Extracted entries:
■ ■ ■
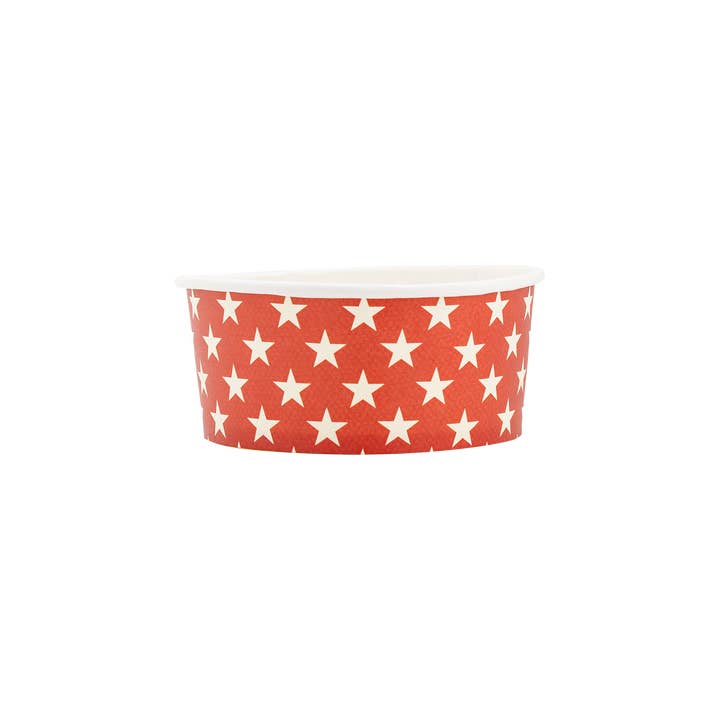 My Mind’s Eye - Wholesale Disposable Cup - HAM1017 - Hamptons Star Paper Sundae Cups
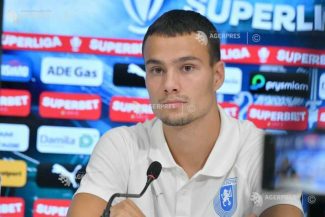Fotbal: Assad Al Hamlawi (Universitatea Craiova) a reușit o dublă pentru Palestina, în meciul amical cu Tadjikistanul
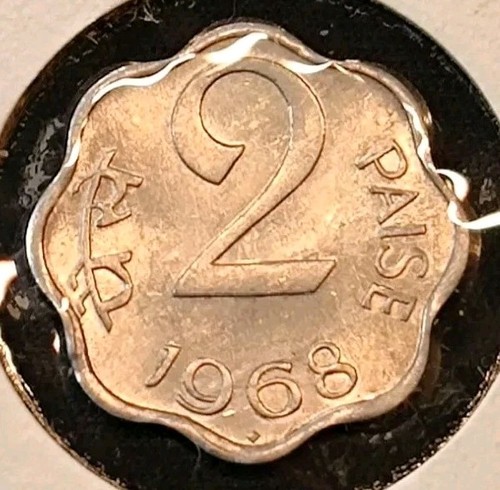 Indien paise 1968 - paise,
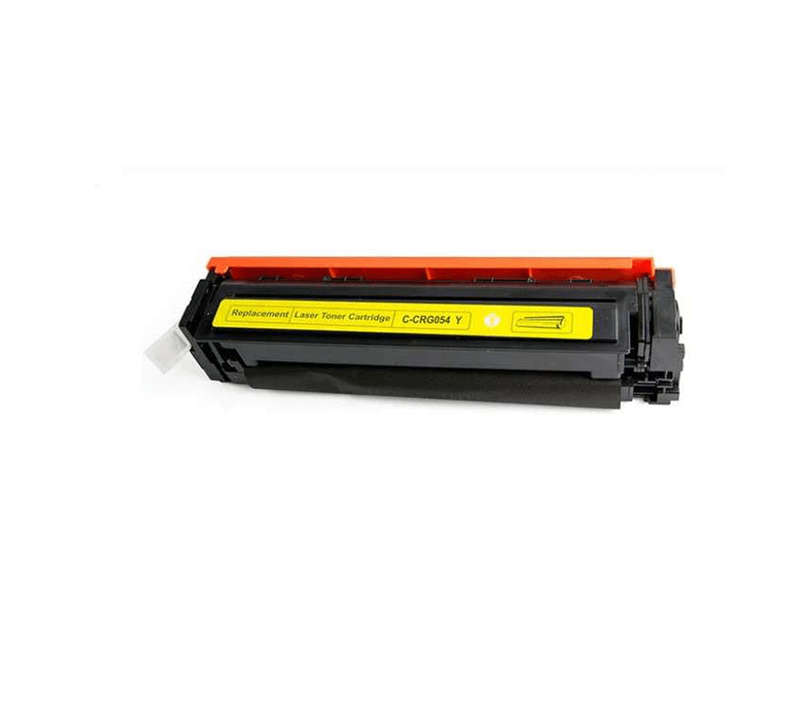Canon CRG054 / HP 203A Yellow Compatible Toner Cartridge - (CF542A)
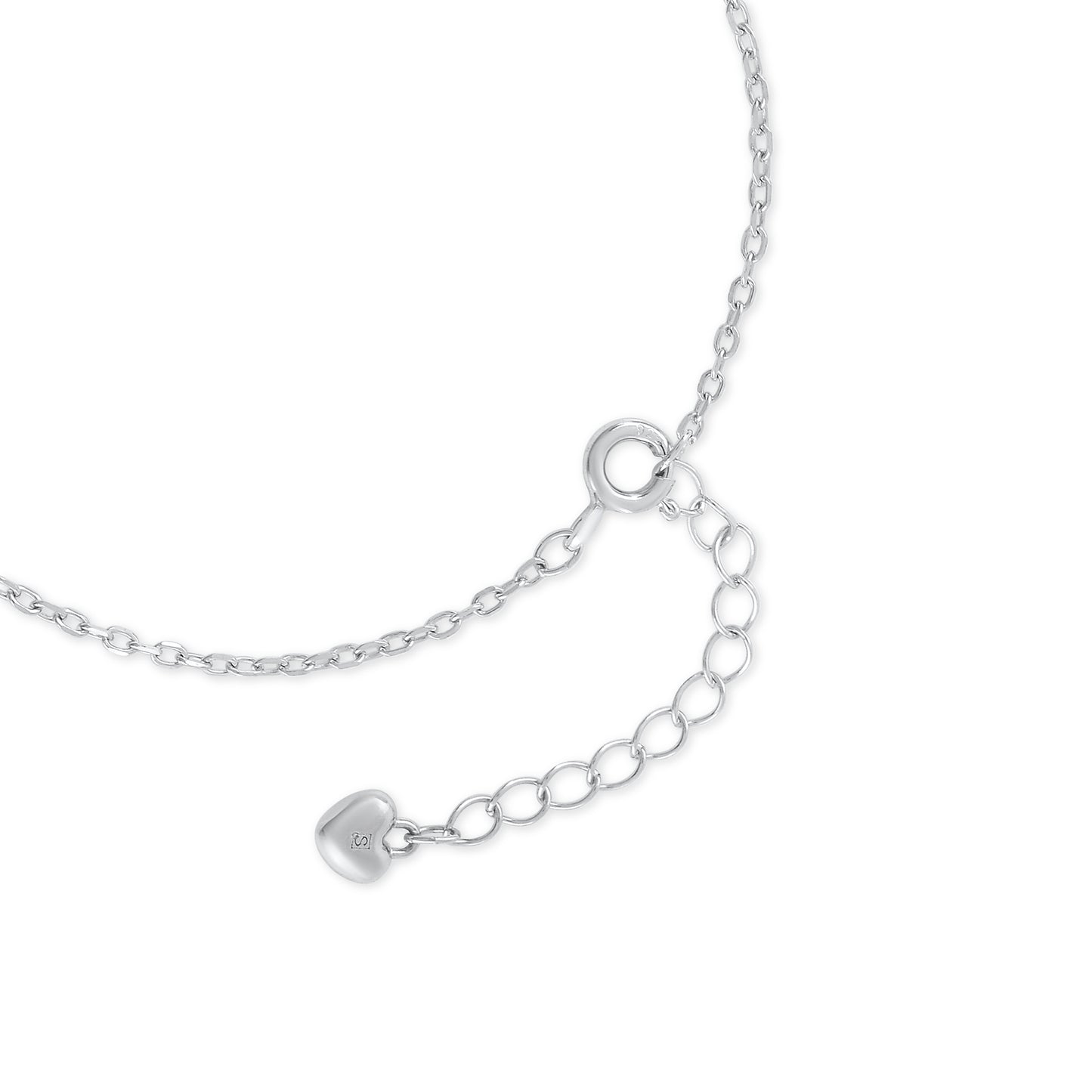 Ariva Silver Love Bracelet Ariva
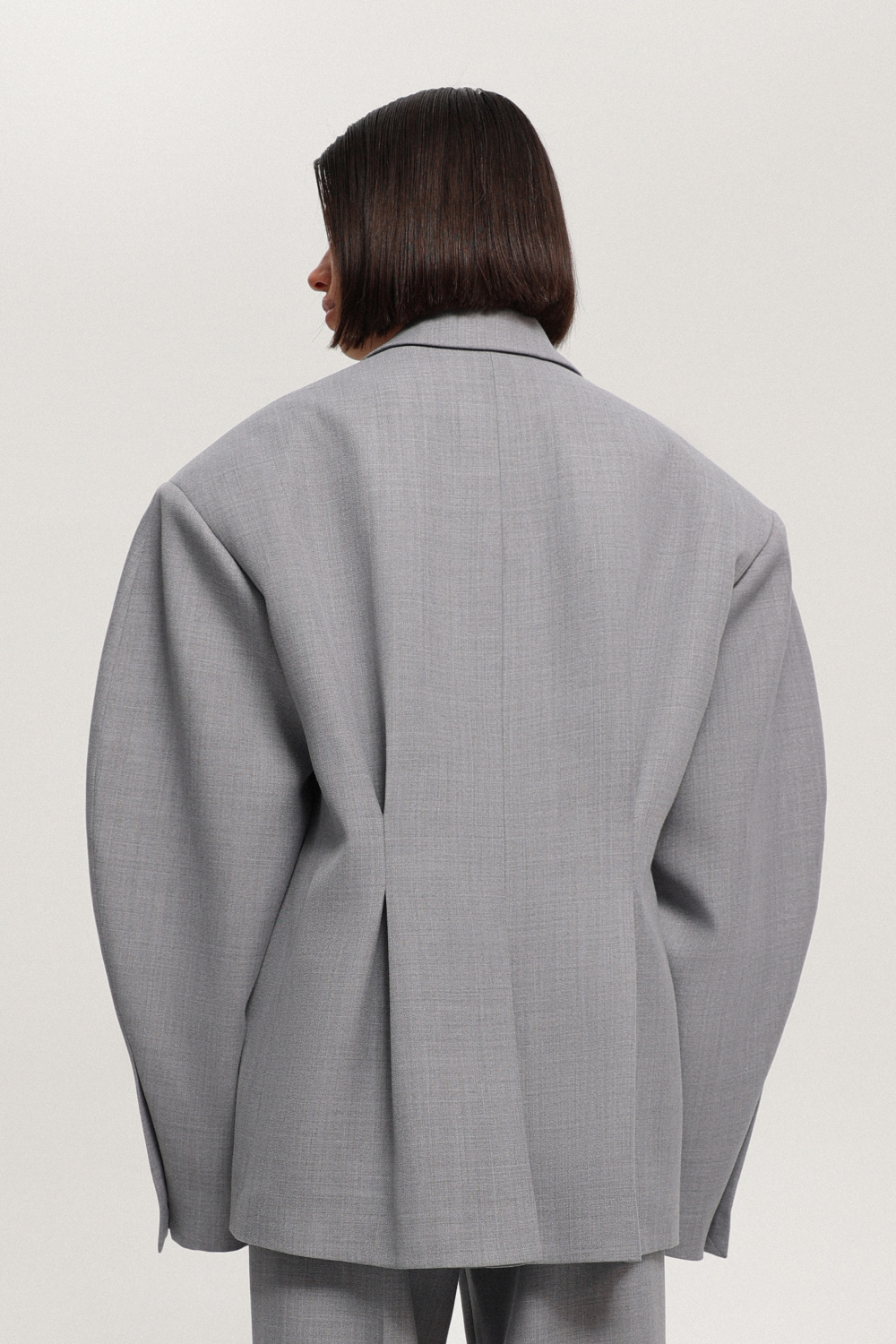 Жакет с защипами на спине NEW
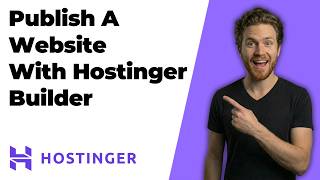 How To Publish A Website With Hostinger Builder (2026 Easy Guide)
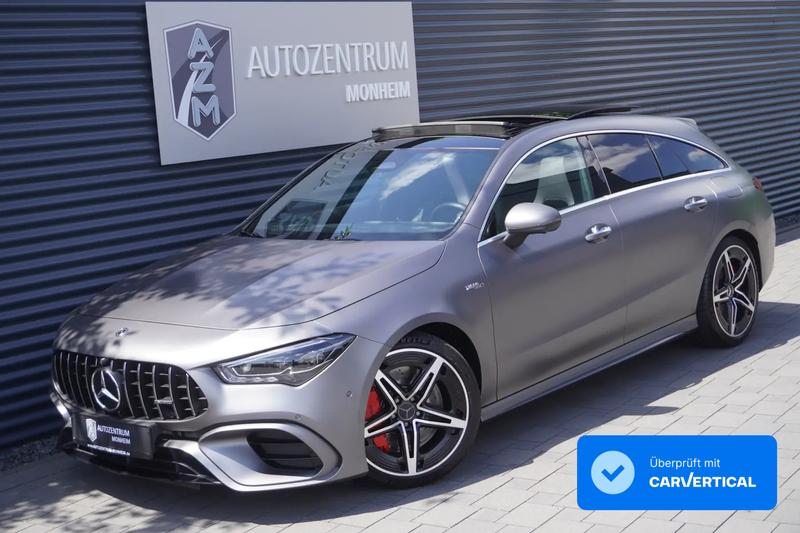 Mercedes-Benz CLA 45 AMG Shooting Brake
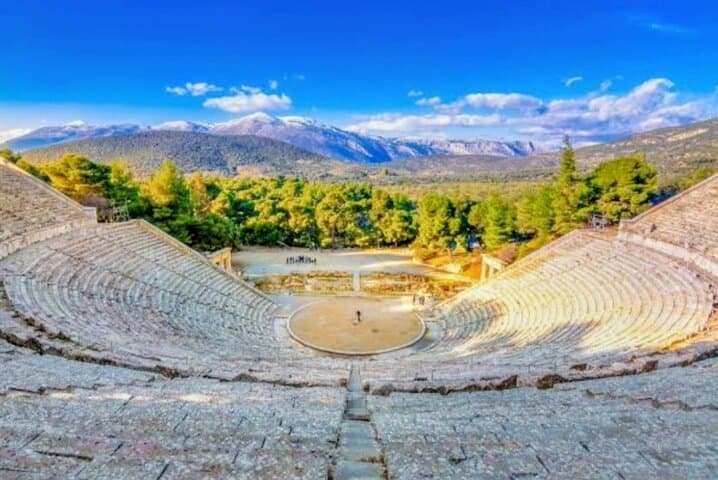 Mycenae Epidaurus Nafplio Private Tour from Athens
■ ■ ■
To do:
Your task is to copy the entries in full and exactly, without any images.

Answer to this task:
 My Mind’s Eye - Wholesale Disposable Cup - HAM1017 - Hamptons Star Paper Sundae Cups
Fotbal: Assad Al Hamlawi (Universitatea Craiova) a reușit o dublă pentru Palestina, în meciul amical cu Tadjikistanul
 Indien paise 1968 - paise,
Canon CRG054 / HP 203A Yellow Compatible Toner Cartridge - (CF542A)
 Ariva Silver Love Bracelet Ariva
 Жакет с защипами на спине NEW
 How To Publish A Website With Hostinger Builder (2026 Easy Guide)
 Mercedes-Benz CLA 45 AMG Shooting Brake
 Mycenae Epidaurus Nafplio Private Tour from Athens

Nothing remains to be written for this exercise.